Сад любви в Мальмезоне
После Тильзита
I. Торговая политика и финансы Англии в начале XIX в.
Прив. — доц. И. М. Кулишера
Таким образом производство, благодаря новым изобретениям, быстро возрастало, напротив, внешний рынок сокращался; обнаруживалось перепроизводство, переполнение внутреннего рынка. Этими обстоятельствами обусловливается торговая политика Англии в период 1793–1812 годов. Она выражается в поисках новых рынков, в стремлении расширить свой сбыт во что бы то ни стало путем приобретения новых колоний. Во всех частях света Англия старается увеличить свои колониальные владения, делая это не только на счет Франции и ее союзников, но и за счет нейтральных держав.
Центром английских колоний была Индия; Бонапарт правильно понял, что, взявши Индию, он нанесет Англии смертельный удар. И сила англичан в Индии во время войн с Францией выросла еще более. То, что сделано было в предшествующие десятилетия Клайвом, Уоррен-Гастингсом и Корнуэльсом, продолжал в 1798–1805 гг. маркиз Уэльсли. Он поставил себе целью сделать Англию первой державой в Индии, и достиг этой цели; вместе с Клайвом он является создателем Британской империи в Ост-Индии.
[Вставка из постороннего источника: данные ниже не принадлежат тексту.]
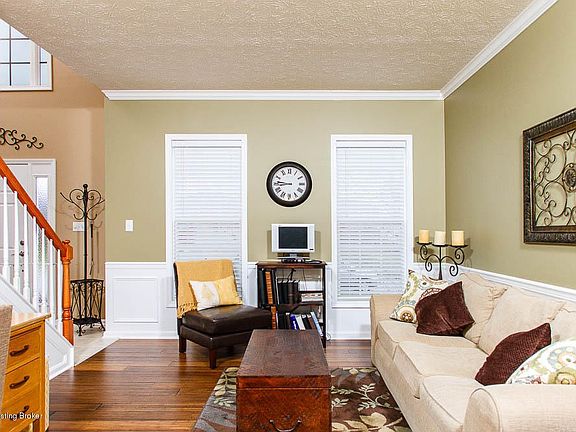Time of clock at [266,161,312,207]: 8:45
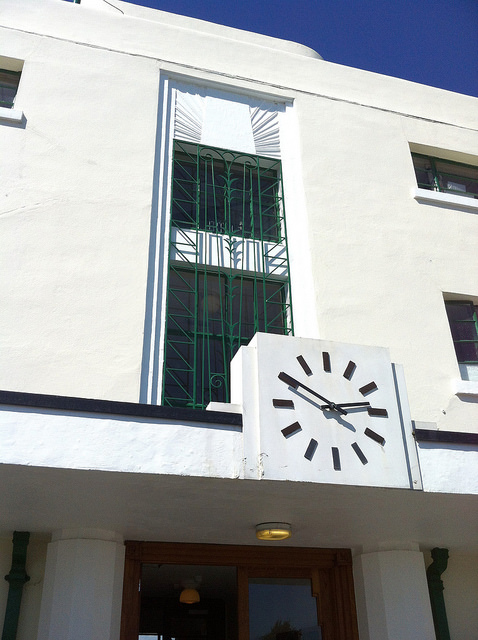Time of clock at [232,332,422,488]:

Весь южный и восточный Декан был им завоеван и таким образом была установлена связь между английскими владениями на Малабарском и на Коромандельском берегу и связь между Деканом и Бенгалией. Завоевана была и область по Гангу и к северо-западу от него, в том числе Дели — владения великого могола; власть последнего кончалась у стен его дворца. Еще в начале 90-х годов велико было влияние французов в среднем и южном Декане; один из султанов, Типу, прямо называл себя в эпоху революции «гражданином Типу». Это влияние было уничтожено англичанами; в начале XIX века Франция в Ост-Индии была совершенно убита в политическом отношении.